#### [WORK REQUIRED]
Your task is to return the line containing "kingdom: Animalia" and each line after it through the end of the entries, exactly, with no other lines.

#### [PROVIDED RECORDS]
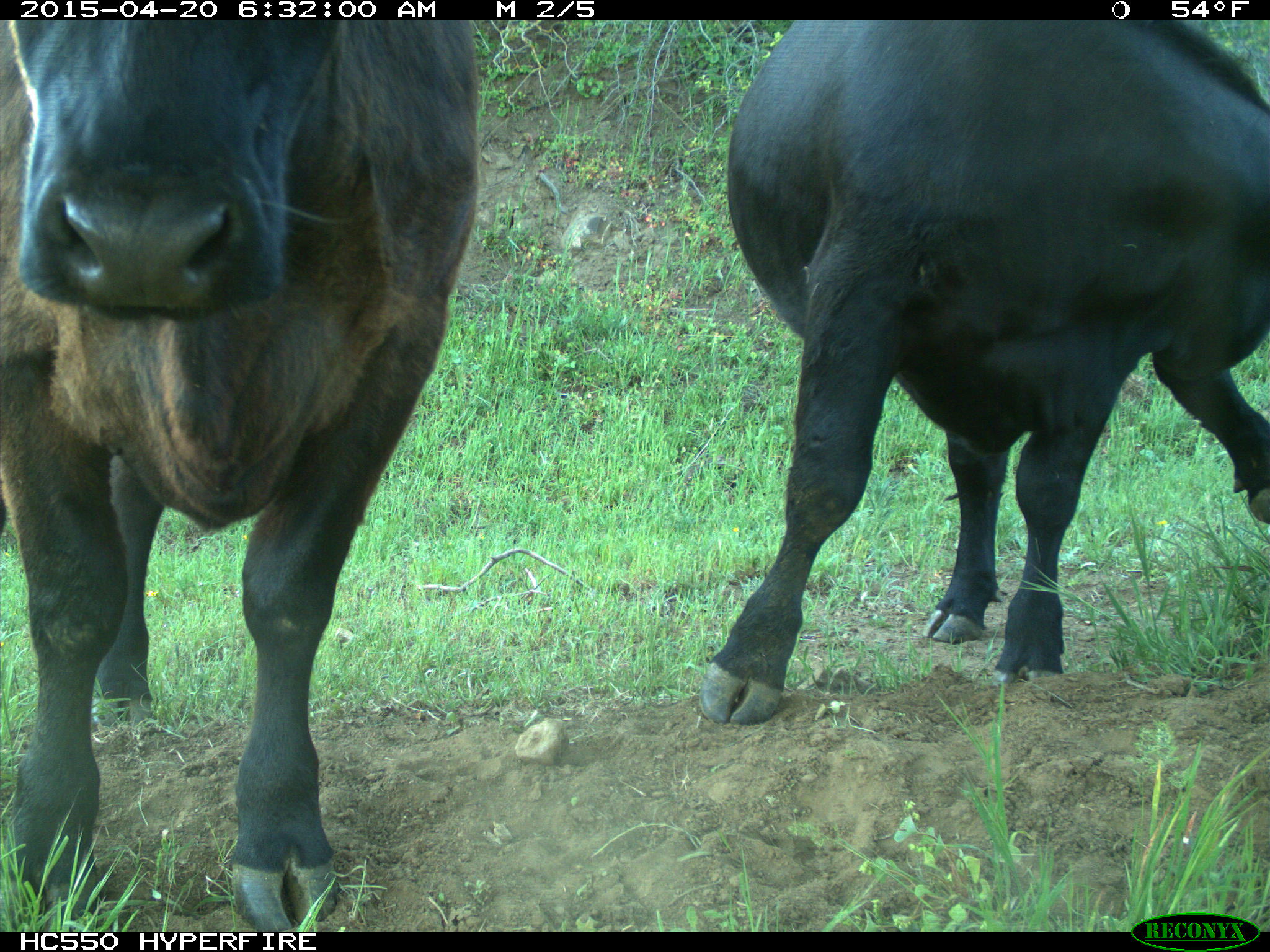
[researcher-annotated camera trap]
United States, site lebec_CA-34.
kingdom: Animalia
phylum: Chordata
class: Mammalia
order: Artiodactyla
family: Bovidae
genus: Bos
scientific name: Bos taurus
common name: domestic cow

#### [ANSWER TO THE EXERCISE]
kingdom: Animalia
phylum: Chordata
class: Mammalia
order: Artiodactyla
family: Bovidae
genus: Bos
scientific name: Bos taurus
common name: domestic cow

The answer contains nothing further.